*Given problem 1*:
In the Somali sentiment model card, how many attention heads does the model architecture list?
*Given problem 2*:
Please continue the Somali sentiment model card, picking up right after its last line.

*Source excerpt*:
- - - - -

YAML Metadata Warning: empty or missing yaml metadata in repo card (https://huggingface.co/docs/hub/model-cards#model-card-metadata)

Alidiamond/somali-sentiment-analysis

📋 Model Description

Model Name: Alidiamond/somali-sentiment-analysis

This is a fine-tuned version of castorini/afriberta_base specifically optimized for Somali language sentiment analysis. The model can classify Somali text into positive or negative sentiment categories.

Base Model: castorini/afriberta_base - A multilingual African language model pretrained on 11 African languages including Somali.

Fine-tuned by: Alidiamond

🌍 Language Support

Primary Language: Somali (so)
Task: Binary Sentiment Classification
Classes: Positive / Negative
Script: Latin script

🏗️ Model Architecture

Base: AfricanBERT (RoBERTa-based)
Parameters: ~111 million
Layers: 8
Attention Heads: 6
Hidden Size: 768
Feed Forward Size: 3072
Max Sequence Length: 512 tokens
Vocabulary Size: 70,006

🎯 Intended Use Cases

Social Media Analysis: Analyze sentiment in Somali tweets, Facebook posts, and comments
Customer Feedback: Process customer reviews and feedback in Somali
News Sentiment: Understand public sentiment towards news articles
Market Research: Gauge public opinion on products, services, or events
Content Moderation: Identify potentially negative or harmful content
Academic Research: Study sentiment patterns in Somali text data

🚀 How to Use

Installation

pip install transformers torch

Basic Usage

from transformers import AutoTokenizer, AutoModelForSequenceClassification
import torch

# Load the fine-tuned model and tokenizer
model_name = "Alidiamond/somali-sentiment-analysis"

- - - - -

[A run of records]
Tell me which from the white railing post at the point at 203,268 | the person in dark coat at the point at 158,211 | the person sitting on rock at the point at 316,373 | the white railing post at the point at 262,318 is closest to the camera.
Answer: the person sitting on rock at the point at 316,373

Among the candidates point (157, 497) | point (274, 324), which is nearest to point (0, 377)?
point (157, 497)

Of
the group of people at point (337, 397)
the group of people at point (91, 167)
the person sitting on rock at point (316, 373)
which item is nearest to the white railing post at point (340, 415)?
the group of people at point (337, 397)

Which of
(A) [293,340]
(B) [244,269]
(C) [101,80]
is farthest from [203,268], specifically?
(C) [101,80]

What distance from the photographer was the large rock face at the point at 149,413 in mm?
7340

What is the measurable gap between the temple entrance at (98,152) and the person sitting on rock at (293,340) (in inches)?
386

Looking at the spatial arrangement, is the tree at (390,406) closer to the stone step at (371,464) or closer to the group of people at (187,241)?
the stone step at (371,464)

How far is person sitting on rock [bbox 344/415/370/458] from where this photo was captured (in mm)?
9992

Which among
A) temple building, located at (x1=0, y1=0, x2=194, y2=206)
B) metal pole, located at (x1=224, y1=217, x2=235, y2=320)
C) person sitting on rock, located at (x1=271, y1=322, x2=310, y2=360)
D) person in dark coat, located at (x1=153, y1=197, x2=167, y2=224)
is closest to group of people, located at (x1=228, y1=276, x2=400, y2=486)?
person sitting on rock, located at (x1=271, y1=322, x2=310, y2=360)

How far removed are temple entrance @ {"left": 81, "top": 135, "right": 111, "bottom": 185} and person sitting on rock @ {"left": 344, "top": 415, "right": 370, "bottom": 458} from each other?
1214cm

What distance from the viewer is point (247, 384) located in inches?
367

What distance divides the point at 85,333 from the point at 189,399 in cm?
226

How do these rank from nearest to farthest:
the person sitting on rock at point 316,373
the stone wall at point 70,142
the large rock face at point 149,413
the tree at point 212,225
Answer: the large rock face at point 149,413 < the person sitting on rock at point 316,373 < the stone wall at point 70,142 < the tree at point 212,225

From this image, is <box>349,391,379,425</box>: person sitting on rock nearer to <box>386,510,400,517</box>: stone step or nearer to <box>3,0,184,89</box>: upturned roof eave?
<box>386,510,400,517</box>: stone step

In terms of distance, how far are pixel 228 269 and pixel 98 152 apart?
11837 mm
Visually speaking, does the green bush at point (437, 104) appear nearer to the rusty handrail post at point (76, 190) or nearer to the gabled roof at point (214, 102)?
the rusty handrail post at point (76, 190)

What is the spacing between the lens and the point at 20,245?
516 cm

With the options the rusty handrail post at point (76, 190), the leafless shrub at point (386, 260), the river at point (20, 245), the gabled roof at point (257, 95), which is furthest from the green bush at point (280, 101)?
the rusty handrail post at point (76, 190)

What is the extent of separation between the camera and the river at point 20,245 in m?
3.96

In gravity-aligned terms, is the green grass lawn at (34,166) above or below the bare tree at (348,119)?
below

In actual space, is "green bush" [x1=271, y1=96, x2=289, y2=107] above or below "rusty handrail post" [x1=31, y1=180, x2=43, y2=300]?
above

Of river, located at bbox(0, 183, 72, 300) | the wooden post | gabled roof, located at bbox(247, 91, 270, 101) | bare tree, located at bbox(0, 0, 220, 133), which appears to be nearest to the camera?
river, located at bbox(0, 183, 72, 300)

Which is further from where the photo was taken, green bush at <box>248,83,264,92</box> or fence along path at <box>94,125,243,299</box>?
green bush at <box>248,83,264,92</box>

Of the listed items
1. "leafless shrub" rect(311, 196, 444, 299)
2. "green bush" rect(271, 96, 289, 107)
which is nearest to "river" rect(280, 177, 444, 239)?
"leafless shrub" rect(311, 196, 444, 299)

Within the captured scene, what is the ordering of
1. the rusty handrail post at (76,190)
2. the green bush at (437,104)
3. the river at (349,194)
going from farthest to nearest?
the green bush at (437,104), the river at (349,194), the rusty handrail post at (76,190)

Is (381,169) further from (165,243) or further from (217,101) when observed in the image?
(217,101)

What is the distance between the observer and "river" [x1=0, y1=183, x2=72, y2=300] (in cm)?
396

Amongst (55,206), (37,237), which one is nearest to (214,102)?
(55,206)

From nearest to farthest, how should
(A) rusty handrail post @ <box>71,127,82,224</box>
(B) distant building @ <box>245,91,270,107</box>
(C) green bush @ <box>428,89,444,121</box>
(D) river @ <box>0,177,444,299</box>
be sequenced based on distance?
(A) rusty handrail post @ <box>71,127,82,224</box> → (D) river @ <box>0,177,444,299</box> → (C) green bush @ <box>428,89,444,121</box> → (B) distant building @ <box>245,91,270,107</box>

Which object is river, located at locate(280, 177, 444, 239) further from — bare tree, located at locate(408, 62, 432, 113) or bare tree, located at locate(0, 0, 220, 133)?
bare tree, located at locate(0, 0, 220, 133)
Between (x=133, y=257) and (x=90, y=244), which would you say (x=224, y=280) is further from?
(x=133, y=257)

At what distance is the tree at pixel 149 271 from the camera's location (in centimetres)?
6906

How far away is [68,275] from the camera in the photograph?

- - - - -

*Task output 1*:
6

*Task output 2*:
tokenizer = AutoTokenizer.from_pretrained(model_name)
model = AutoModelForSequenceClassification.from_pretrained(model_name)

# Example Somali texts
texts = [
    "Waan ku faraxsanahay adeeggan cusub",        # "I am happy with this new service" (Positive)
    "Waxan necebahay sida ay u dhaqmayaan",       # "I hate how they behave" (Negative)
    "Barnaamijkan aad buu u wanaagsan yahay",     # "This program is very good" (Positive)
]

def predict_sentiment(text):
    # Tokenize the input
    inputs = tokenizer(
        text, 
        return_tensors="pt", 
        truncation=True, 
        padding=True, 
        max_length=512
    )
    
    # Make prediction
    with torch.no_grad():
        outputs = model(**inputs)
        predictions = torch.nn.functional.softmax(outputs.logits, dim=-1)
        predicted_class = torch.argmax(predictions, dim=-1).item()
        confidence = predictions[0][predicted_class].item()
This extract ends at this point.